24Nov

Semantic Segmentation in Facial Recognition

Facial recognition technology is becoming a feature in our everyday lives. More and more companies are using facial recognition technology to detect and identify faces for various use cases. These include monitoring a driver’s facial expression for safe driving and unlocking smartphones, just to name a few. 

Using specific image annotation techniques e.g. semantic segmentation and landmark annotation, logical computer vision models for facial recognition are probable. These unique data labels to aid in identifying the shape and variation of objects. 
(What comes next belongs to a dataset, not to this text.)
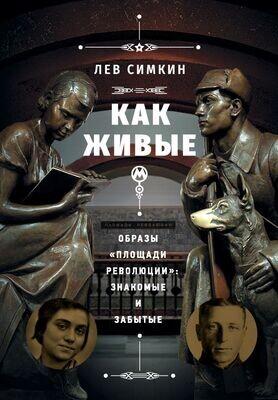 «Как живые». Образы «Площади революции»: знакомые и забытые. Лев Симкин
Keypoint Annotation for Facial Features Detection

Also referred to as landmark annotation, keypoint annotation is suitable for building AI-based facial recognition applications. By making high-quality keypoint annotations across different classes for pinpoint detection of facial features/attributes. 

Landmark annotation involves labeling a facial image using key points placed at specific locations on the face. This aids the model to identify the facial expression or gesture to effectively train a logical AI bases facial recognition application. Landmarking aids in determining the authentic density of an object in specific areas. 

Semantic Segmentation for Facial Recognition

Semantic segmentation is employed to produce datasets crucial to building self-driving cars and ADAS semi-autonomous cars. Also known as image segmentation, its use cases are ever-increasing given the evolving AI technology. 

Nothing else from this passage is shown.